Health systems want government help fighting off the hackers

“Cyberattacks on health systems are on a steady rise, and their costs are mushrooming. Experts said there are a variety of reasons for the increase, including that criminals are getting more advanced and more aspects of health care are online.

When a cyberattack struck Sky Lakes Medical Center, a community hospital in southern Oregon, in late October 2020, its computers were down for three weeks. The most mundane tasks became arduous. Nurses had to check on critical patients every 15 minutes in case their vital signs changed. Doctors scribbled down their orders and the swelling mounds of paper took over whole rooms. In three weeks, the hospital ran through 60,000 sheets of paper.
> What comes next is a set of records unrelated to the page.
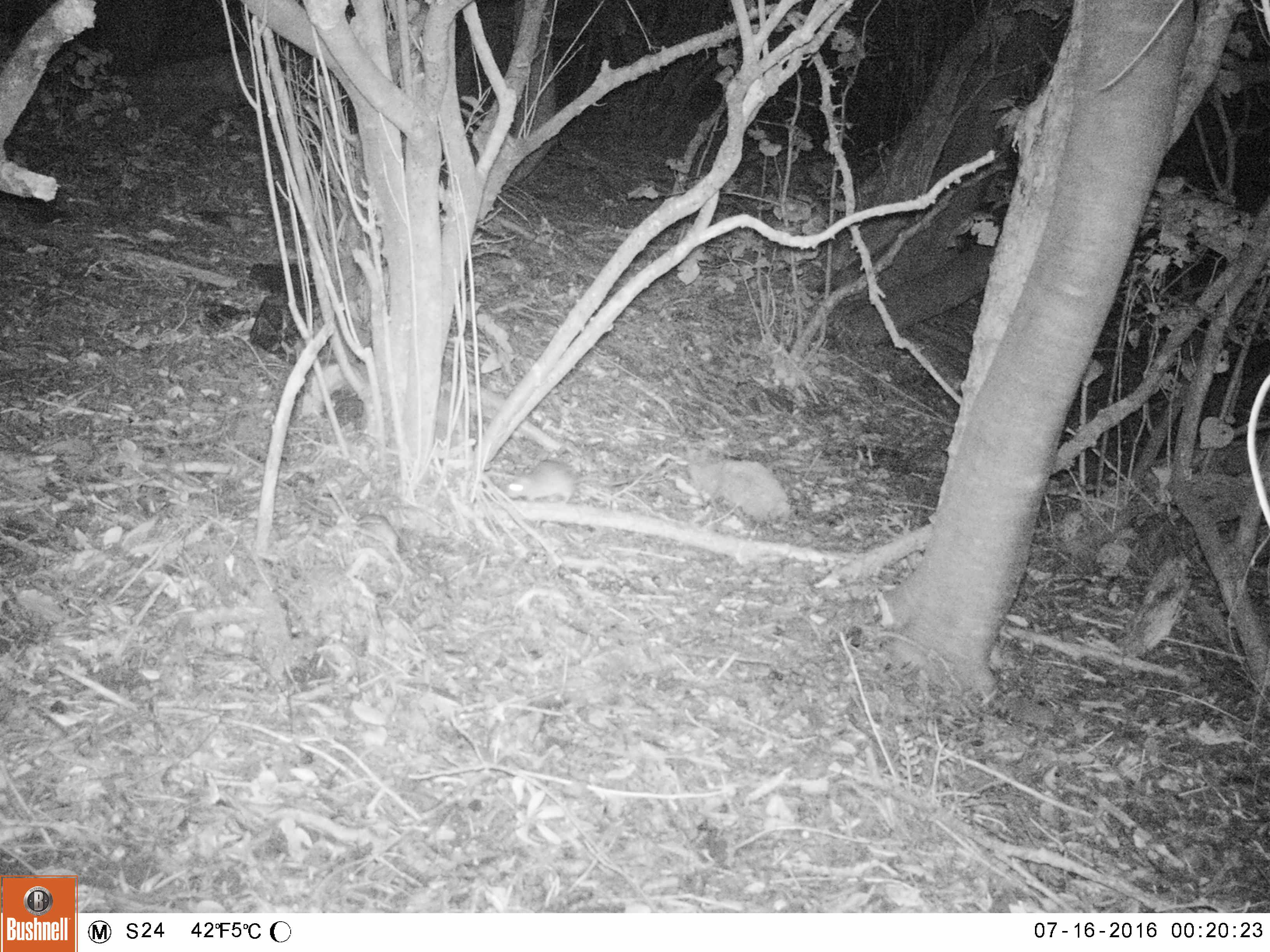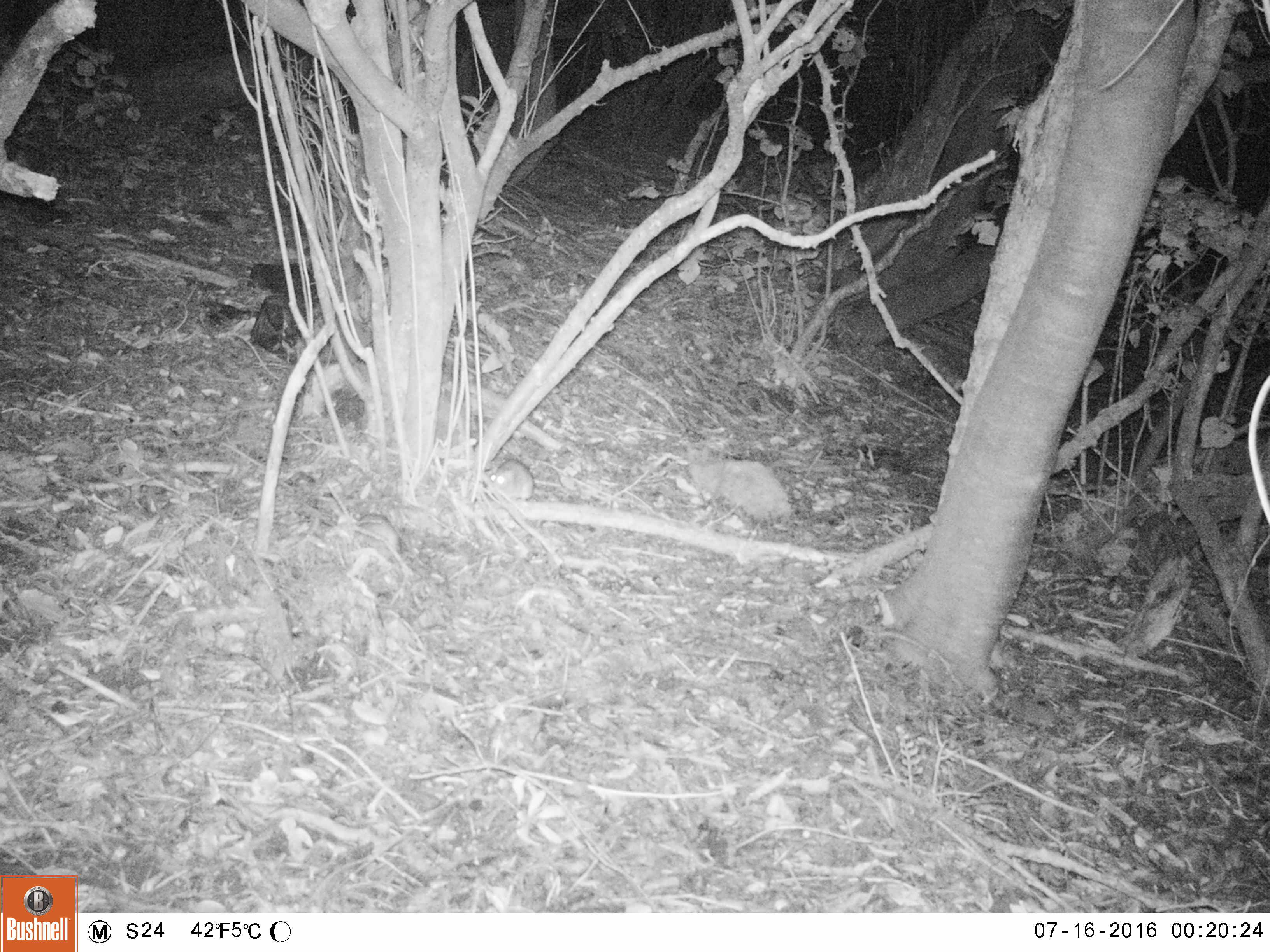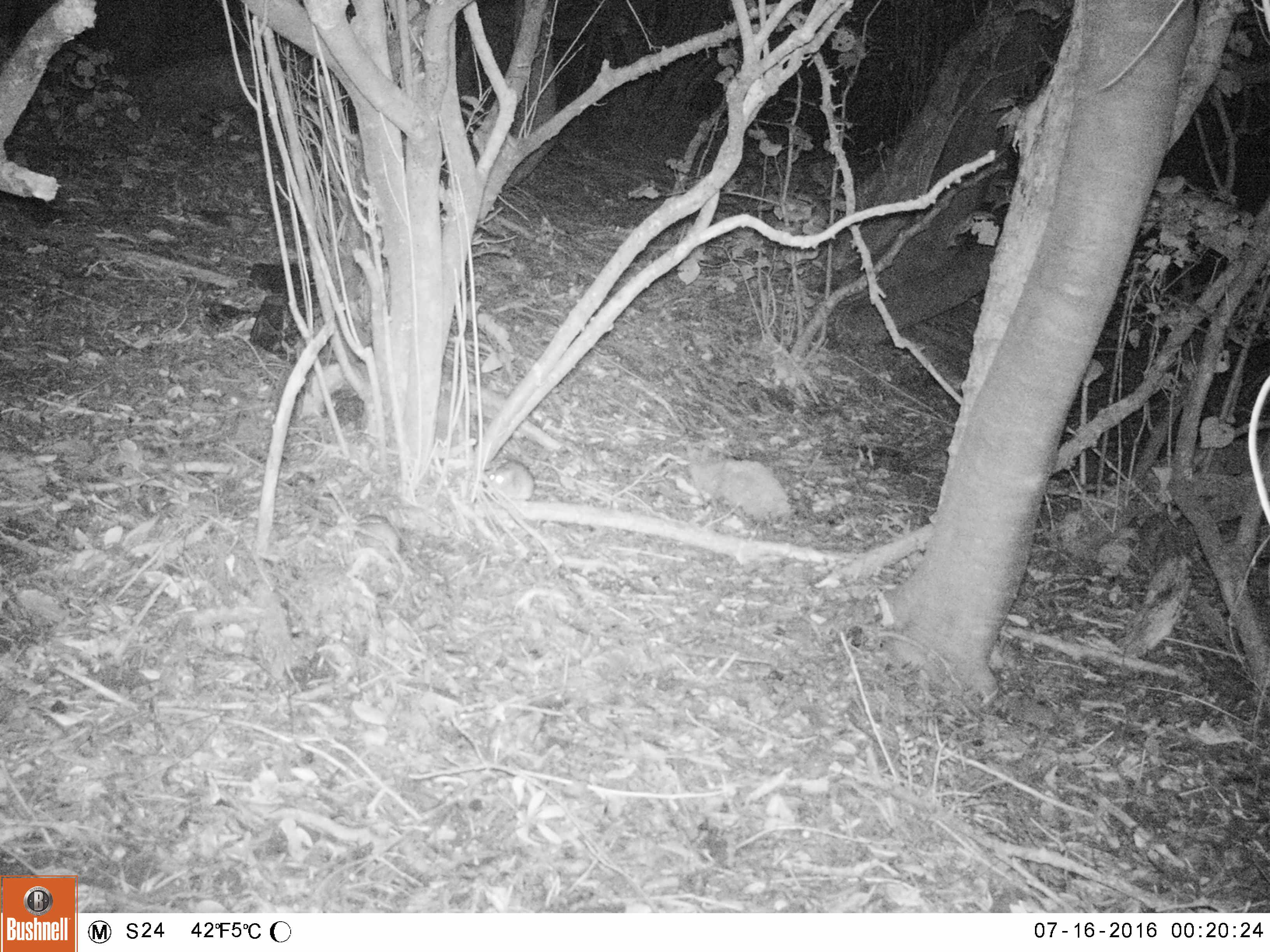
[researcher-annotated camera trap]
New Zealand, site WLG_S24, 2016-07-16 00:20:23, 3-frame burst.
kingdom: Animalia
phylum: Chordata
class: Mammalia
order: Rodentia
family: Muridae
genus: Rattus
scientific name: Rattus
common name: rat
Sky Lakes had to rebuild or replace 2,500 computers and clean its network to get back online. Even after it hired extra staff, it took six months to input all the paper records into the system. In total, John Gaede, Sky Lakes director of information services, says his organization spent $10 million — a big expense for a nonprofit with roughly $4.4 million in annual operating income (the organization did not pay a ransom).

For hospitals with limited budgets, there are questions about how well they can protect themselves. The attack on Sky Lakes was part of a wave of attacks in 2020 and 2021 connected to a criminal group in Eastern Europe.
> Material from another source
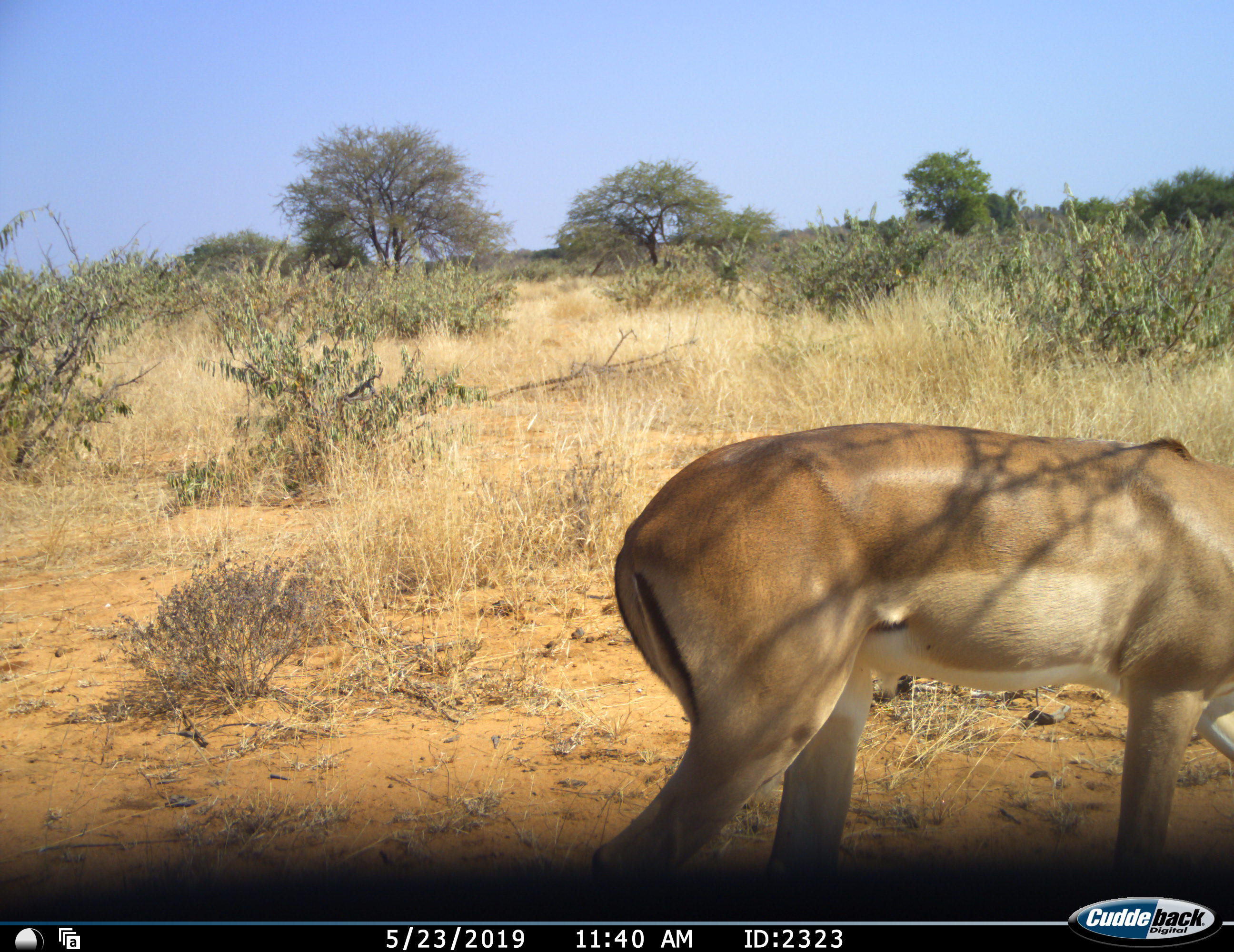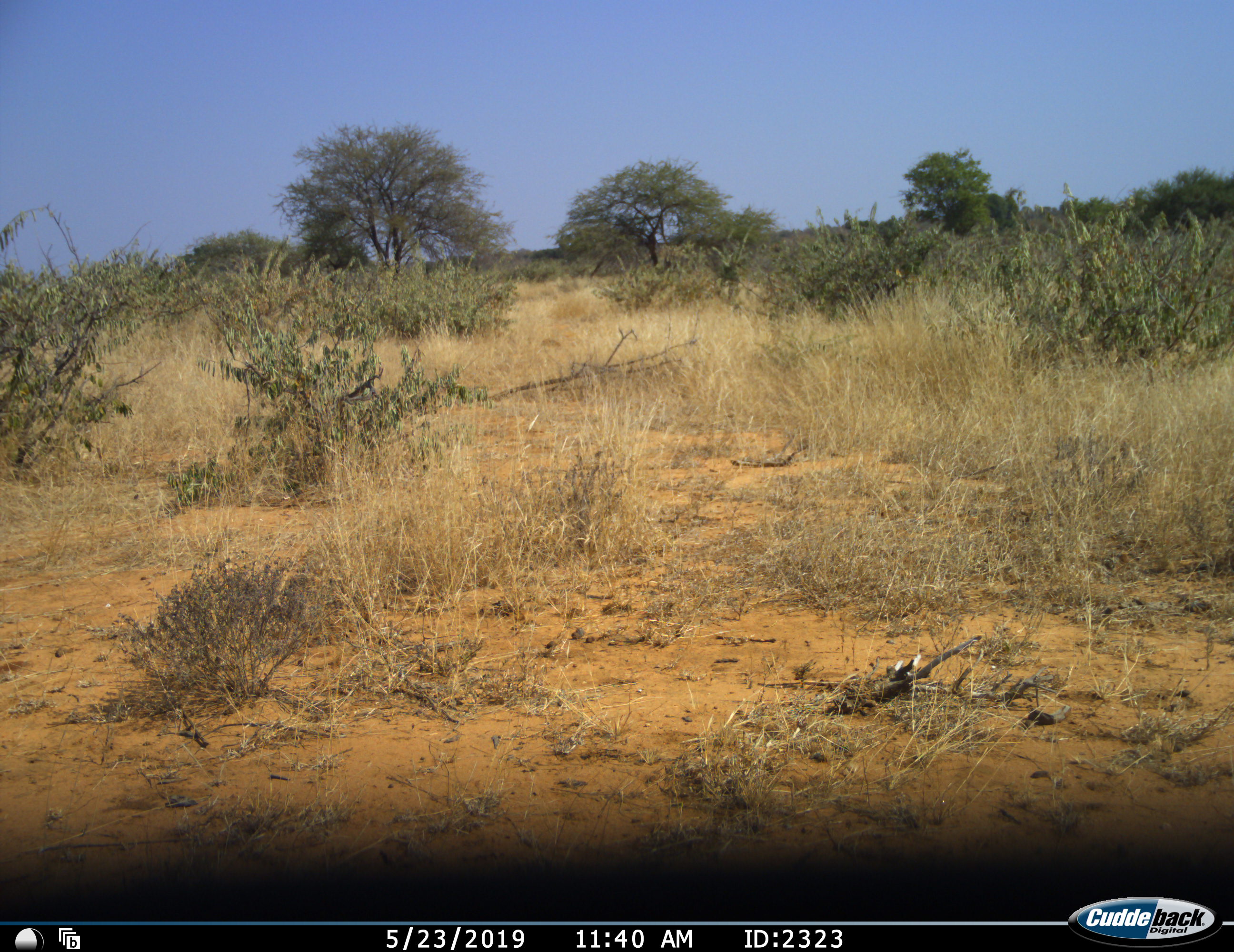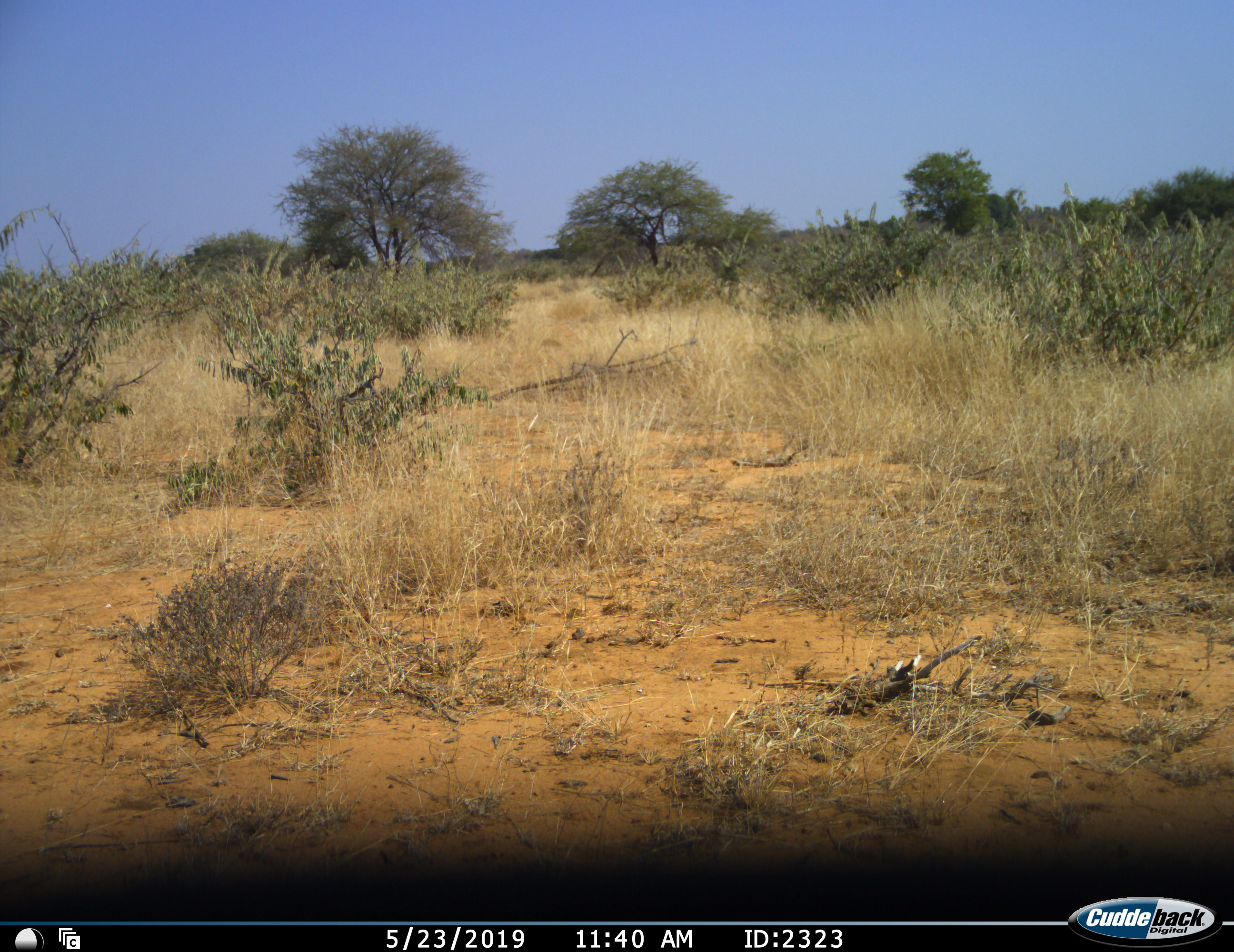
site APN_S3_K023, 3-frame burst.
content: unidentified animal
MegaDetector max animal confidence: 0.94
“Our budgets typically have a margin of maybe 3 percenta year,” Gaede said, “but we’re supposed to compete with nation-state actors?”

Health data is lucrative on the black market, making hospitals a popular target. Plus, if a health system has ransomware insurance, criminals may think they’re guaranteed a payout. Ransomware ties up hospital records in encrypted files until a fee is paid.

“Back when ransoms were $50,000, it was cheaper to pay them than to deal with a lawsuit that would have cost far more,” says Omid Rahmani, associate director at Fitch Ratings, a credit rating agency, adding that ransoms now cost millions. “The landscape’s changed and because of that the cyber insurance side has changed — and that’s really connected to the rise of ransomware.”

In its annual cost of a data breach report, IBM writes the global average cost of an attack on a health system rose from about $7 million to over $9 million in 2021. But remediating these violations in the U.S. can be far more expensive.”